If You Want To Save Your Marriage After An Affair, Read This
If You Want To Save Your Marriage After An Affair, Read This
Excerpt: Huffington Post
It's not affairs that break up marriages: It's the unfaithful spouse's inability to be honest about what happened and leave the affair behind them, says Caroline Madden, a Burbank, California-based marriage therapist who specializes in affair recovery.
"When I see couples divorce after an affair, it's not usually because of the infidelity itself: The betrayed spouse simply gave up trying when their husband or wife continued to be selfish, shady, and untrustworthy," said Madden, the author of Fool Me Once: Should I Take Back My Cheating Husband?
If you're the partner who cheated, how do you prove to your spouse that you're committing to regaining their trust? Below, Madden and other experts share their best advice.
Be upfront with your spouse about the extent of the affair right from the start, said Madden. She's seen firsthand how damaging it can be when an unfaithful spouse withholds information after the initial confession.
"Spouses repeatedly tell me that what made them leave the relationship wasn't the affair -- it was the drip, drip, drip of the truth that slowly leaked out over a long period of time," she said. "They would just get used to the facts that had been revealed, start to adjust and trust again and then boom -- more information would surface."
The best approach, said Madden, is ripping off the Band-Aid all at once: Share vital details about the affair -- how long it lasted, what you told your affair partner about your marriage -- at the beginning so your spouse can decide if he or she can forgive "with eyes wide open."
Answer every question your spouse has after you've come clean about the affair, said Michele Weiner-Davis, a Boulder, Colorado-based marriage therapist and the author of Divorce Busting: A Step-by-Step Approach to Making Your Marriage Loving Again.

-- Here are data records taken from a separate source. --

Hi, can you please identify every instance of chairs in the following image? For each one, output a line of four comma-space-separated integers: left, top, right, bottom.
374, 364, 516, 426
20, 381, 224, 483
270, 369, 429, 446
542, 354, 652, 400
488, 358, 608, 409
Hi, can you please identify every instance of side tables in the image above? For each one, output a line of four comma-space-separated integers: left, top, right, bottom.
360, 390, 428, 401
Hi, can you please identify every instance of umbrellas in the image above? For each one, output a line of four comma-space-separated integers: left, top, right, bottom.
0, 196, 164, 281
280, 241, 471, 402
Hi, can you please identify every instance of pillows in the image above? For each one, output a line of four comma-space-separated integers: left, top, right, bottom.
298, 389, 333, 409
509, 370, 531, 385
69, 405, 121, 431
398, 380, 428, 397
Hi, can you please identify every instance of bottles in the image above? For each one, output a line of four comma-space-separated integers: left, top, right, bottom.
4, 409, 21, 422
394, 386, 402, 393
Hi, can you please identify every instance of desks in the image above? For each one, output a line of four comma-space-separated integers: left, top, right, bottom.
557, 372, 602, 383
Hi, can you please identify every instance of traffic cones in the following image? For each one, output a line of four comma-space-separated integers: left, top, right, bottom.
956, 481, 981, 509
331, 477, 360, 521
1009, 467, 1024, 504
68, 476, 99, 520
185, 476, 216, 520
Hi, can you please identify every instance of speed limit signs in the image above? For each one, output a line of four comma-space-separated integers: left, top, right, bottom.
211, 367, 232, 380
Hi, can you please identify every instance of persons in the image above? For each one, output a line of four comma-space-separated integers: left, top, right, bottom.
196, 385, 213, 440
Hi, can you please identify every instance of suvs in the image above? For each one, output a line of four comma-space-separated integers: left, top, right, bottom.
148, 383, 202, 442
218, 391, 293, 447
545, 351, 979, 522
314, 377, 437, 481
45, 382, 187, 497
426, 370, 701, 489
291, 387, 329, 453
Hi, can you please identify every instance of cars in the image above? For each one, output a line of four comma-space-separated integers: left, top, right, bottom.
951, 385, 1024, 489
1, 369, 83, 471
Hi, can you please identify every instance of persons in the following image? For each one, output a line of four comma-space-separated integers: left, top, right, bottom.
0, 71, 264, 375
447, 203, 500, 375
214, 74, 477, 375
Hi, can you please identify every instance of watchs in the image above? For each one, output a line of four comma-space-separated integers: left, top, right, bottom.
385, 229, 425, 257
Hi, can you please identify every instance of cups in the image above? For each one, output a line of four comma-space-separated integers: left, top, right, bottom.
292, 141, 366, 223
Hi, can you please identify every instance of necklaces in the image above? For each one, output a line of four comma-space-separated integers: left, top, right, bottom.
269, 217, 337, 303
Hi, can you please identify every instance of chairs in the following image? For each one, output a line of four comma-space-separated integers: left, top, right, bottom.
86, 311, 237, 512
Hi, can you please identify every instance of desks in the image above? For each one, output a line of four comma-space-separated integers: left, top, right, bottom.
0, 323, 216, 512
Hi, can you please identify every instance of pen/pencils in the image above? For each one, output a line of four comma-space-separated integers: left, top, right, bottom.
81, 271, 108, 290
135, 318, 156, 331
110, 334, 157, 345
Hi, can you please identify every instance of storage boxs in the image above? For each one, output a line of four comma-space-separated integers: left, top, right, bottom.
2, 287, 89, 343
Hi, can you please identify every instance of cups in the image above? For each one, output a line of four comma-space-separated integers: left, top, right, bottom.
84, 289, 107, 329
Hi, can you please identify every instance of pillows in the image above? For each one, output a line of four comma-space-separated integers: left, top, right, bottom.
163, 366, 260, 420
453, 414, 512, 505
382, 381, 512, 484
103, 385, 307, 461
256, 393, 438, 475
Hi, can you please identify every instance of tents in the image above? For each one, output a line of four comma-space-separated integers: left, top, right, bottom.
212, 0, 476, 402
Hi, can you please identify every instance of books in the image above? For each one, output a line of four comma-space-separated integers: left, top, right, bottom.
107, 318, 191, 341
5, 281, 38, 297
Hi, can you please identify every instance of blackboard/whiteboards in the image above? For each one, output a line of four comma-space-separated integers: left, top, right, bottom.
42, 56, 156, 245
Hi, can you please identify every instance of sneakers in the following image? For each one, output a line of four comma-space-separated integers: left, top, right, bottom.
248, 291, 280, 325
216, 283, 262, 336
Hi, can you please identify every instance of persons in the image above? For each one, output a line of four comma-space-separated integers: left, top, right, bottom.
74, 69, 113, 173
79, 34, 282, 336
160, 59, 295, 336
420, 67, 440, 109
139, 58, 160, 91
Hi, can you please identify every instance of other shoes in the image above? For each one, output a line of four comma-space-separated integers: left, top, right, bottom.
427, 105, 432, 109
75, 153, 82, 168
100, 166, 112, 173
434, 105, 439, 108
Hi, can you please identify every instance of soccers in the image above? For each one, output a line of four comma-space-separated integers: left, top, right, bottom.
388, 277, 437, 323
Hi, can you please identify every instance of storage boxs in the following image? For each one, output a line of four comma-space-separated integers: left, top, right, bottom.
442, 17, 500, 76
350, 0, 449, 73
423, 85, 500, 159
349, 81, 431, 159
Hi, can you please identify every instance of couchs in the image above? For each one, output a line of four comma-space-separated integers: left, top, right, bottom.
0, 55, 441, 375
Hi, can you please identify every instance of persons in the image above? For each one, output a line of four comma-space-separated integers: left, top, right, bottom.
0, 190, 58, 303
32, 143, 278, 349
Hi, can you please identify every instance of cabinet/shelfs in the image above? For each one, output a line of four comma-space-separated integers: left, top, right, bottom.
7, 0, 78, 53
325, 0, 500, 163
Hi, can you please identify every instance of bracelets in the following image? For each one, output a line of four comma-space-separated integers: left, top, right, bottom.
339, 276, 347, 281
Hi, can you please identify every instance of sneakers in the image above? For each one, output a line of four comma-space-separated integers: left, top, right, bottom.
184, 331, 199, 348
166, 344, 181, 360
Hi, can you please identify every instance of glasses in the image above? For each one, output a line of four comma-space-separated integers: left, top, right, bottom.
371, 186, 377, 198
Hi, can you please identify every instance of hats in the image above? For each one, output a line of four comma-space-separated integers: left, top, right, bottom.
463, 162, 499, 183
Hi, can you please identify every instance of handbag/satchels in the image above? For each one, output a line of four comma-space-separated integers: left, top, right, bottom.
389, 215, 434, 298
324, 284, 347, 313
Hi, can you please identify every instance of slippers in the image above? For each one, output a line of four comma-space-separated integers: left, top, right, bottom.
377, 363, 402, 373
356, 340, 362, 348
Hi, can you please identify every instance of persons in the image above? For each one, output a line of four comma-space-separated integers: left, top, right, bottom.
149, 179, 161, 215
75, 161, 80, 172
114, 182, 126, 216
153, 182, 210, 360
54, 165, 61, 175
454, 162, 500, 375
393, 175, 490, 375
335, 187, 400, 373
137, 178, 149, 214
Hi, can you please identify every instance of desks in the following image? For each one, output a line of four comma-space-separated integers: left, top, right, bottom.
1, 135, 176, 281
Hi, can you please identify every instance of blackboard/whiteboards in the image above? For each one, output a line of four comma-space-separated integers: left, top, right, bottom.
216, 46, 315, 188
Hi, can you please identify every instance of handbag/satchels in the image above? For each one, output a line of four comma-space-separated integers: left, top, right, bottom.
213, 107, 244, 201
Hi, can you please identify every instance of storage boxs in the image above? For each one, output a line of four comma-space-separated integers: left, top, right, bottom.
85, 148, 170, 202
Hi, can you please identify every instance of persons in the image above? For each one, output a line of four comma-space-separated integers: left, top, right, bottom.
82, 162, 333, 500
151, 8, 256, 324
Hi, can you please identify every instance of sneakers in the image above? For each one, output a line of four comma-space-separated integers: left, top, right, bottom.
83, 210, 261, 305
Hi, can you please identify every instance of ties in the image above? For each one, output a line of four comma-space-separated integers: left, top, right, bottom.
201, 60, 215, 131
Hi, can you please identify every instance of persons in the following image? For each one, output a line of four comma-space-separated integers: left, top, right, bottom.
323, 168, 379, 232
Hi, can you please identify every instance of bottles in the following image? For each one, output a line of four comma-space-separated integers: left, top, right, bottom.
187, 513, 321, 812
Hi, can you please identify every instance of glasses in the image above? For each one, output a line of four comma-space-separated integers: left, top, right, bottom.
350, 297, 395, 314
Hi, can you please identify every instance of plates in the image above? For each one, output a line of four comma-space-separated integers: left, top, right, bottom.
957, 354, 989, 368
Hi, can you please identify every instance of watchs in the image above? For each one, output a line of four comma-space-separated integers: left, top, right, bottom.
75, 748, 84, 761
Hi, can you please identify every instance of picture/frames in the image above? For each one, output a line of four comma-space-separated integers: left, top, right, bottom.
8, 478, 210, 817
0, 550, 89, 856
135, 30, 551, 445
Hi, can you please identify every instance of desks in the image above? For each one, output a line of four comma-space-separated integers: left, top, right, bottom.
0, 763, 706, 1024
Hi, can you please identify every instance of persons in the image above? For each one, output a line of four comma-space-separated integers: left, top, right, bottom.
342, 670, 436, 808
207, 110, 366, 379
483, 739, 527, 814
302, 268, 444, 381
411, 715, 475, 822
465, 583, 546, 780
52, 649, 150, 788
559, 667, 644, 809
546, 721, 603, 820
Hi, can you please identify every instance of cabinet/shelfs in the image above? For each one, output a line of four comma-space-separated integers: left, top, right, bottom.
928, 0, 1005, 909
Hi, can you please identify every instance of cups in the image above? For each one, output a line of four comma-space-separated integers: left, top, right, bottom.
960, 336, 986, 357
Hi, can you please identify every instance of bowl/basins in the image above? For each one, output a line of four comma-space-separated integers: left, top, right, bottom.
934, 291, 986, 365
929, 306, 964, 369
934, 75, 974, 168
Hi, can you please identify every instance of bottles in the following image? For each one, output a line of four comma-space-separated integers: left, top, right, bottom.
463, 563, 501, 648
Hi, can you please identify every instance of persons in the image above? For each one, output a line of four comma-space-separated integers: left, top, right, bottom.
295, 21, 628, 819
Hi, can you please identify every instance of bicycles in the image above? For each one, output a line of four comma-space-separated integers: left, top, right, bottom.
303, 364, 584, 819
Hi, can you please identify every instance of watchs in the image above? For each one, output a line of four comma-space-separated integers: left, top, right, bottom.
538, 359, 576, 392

"Be willing to do whatever your spouse needs to feel more secure in the relationship, whether it's sharing information about cell phones, texts, Facebook posts or credit card bills," she said. "It might also include sharing detailed information about one's whereabouts whenever needed. This period of increased accountability shouldn't last forever, but it proves you're committed to doing whatever it takes to get the relationship back on track."
It should go without saying that you need to break off contact with the other woman or man. But you also need to 'fess up if they reach out to you, said Madden.
"If you get an email, text or any form of initiation from your affair partner, tell your wife or husband right away. Why? Because if you hide or delete evidence of that contact -- and your spouse finds out -- it will be a nuclear winter for your marriage," she said. "Your spouse will sense that you're withholding information and doing things behind their back. All the progress you made will be lost."
Taking full responsibility for the affair also means getting tested for any sexually transmitted diseases you may have contracted, said Madden.
"One of the things I think almost all the women who've come into my office have said is that the most embarrassing part of the affair was having to go to the doctor and be tested for an STD," she said. "If you've been unfaithful, show your spouse the results of your test. If he or she gets tested, ask to go along as a gesture of support."